> _TASK LIST_:
[1] List the reasons the article on Denmark's pension system gives for Denmark earning the top grade.
[2] According to the Danish pension article, what new role has Lars Rohde been appointed to?
[3] Write what comes next in the article on Denmark's pension system, starting after its final sentence.

> _SOURCE PASSAGE_:
[Start of section]

Danish pension is gold

Denmark has blitzed the pension-system competition, being awarded the first Mercer Global Pension Index A grading. In the process, it has relegated the Dutch and Australian systems to second and third places, respectively, after four years.

Mercer senior partner and report author, David Knox, says the reasons for awarding Denmark the top grade were clear.

More than 80 per cent of the working-age population is covered by the nation’s pension system, the contribution rate is 12 per cent and assets put aside for the system are 150 per cent of GDP.

In addition, Knox says the Danes have relatively few funds so they can reap the cost benefits of economies of scale through administration and also through participating in large-scale investment deals.

The Danish darling

While the Mercer index rates countries on their systems – not the individual funds within the country – it is worth pointing out that the $98.4-billion Danish ATP fund is widely recognised as one of the best funds in the world.

Sponsored Content

It has a mission of matching assets and liabilities, and is managed in two distinct portfolios: hedging and investment or return-seeking. It’s the hedging portfolio, which hedges as closely as possible the interest-rate exposure of the fund’s pension liabilities, that allows the fund to sustainably pay its beneficiaries. See article here.

Lars Rohde, chief executive of the fund for 14 years, has been appointed the new governor of the country’s central bank. Replacing him at ATP remains a challenge for the board.

[End of section]

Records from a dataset
[Start of section]

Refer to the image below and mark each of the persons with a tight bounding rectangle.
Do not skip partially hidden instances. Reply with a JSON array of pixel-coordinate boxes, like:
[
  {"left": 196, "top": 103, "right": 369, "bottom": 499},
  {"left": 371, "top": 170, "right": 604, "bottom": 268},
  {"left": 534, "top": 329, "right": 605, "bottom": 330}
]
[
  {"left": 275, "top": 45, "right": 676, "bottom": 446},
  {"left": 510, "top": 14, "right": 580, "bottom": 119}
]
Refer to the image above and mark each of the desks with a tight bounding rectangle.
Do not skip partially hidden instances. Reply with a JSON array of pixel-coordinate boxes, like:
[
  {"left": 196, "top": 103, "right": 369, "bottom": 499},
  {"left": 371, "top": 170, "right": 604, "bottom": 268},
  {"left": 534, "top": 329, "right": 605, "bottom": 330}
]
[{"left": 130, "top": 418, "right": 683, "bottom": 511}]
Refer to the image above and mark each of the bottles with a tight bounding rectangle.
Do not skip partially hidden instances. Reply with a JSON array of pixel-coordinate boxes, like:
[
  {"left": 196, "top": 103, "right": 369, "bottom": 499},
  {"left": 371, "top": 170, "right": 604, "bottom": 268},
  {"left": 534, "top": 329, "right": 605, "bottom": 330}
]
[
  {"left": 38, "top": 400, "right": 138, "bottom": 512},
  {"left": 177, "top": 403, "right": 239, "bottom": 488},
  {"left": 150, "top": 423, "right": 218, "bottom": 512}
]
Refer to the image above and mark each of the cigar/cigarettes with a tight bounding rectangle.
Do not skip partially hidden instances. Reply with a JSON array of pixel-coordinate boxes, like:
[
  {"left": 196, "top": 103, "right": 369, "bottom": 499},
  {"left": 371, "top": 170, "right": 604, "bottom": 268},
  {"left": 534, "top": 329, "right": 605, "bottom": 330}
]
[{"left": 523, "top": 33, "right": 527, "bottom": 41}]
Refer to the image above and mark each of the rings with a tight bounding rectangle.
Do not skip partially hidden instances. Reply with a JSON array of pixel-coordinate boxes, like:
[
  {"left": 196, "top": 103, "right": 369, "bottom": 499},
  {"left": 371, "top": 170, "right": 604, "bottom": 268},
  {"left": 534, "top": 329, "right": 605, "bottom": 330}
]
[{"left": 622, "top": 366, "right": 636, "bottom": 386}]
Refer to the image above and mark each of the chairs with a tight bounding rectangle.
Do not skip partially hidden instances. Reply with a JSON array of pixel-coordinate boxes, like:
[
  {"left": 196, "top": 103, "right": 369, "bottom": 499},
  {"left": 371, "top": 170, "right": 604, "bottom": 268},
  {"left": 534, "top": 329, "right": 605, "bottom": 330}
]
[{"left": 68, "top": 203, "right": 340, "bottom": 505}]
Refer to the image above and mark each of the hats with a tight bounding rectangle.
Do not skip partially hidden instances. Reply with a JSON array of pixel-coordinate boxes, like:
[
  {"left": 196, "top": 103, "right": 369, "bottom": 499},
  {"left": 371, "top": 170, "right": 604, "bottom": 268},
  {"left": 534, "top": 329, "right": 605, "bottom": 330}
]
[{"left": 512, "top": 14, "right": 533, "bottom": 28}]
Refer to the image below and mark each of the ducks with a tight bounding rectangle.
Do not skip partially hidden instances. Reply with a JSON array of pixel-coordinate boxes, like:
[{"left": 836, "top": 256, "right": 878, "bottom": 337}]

[End of section]

> _RESULTS OF THE EXERCISE_:
[1]
- More than 80 per cent of the working-age population is covered by the pension system.
- The contribution rate is 12 per cent.
- Assets put aside for the system are 150 per cent of GDP.
- Denmark has relatively few funds, so they gain economies of scale in administration.
- Those few funds also gain economies of scale by taking part in large-scale investment deals.

[2] Governor of Denmark's central bank.

[3]
Raising the Netherlands

While it moved to second place, the Dutch system improved its rating from 78.9 to 79.9 this year, with improvements in both the adequacy and sustainability ratings. The Dutch system is in the middle of major reform discussions, with a likely move away from its current defined-benefit structure to a “defined-ambition” one. See article here.

Equities for Australia

The Australian system improved its score slightly from 75 to 75.7, primarily because assets as a percentage of GDP improved and, with the slated guaranteed contribution increase of 9 to 12 per cent, Knox says he expects the Australian score to gradually improve.

However, he said that regulatory reform, particularly as it applies to the provision of an income stream, will be needed in order to improve the rating further.

From an asset-allocation point of view, the main point of difference was the allocation to equities. Both Denmark and the Netherlands have less than 20 per cent in equities across the system. Australia has one of the highest allocations to equities of the OECD countries, with more than 45 per cent.

Annual additions

Each year since inception, the index has been tweaked slightly. This year an integrity question was added. Using the World Bank’s worldwide governance indicators, a “governance of governments” was measured.

“We want people to trust the long-term pension systems, and that means they have to trust the government to not change the system,” Knox says.

The global coverage has also expanded every year with the number of systems covered growing from 11 to 18 in the past four years.

Denmark and Korea were added this year, and last year it was Poland and India.

The index is calculated by assigning values to adequacy, sustainability and integrity. About half of the index questions are sourced from international groups, such as the IMF and the OECD, while the other half are sourced through Mercer.

It is produced by Mercer and the Australian Centre for Financial Studies and funded by the Victorian State Government.

The full report can be accessed below.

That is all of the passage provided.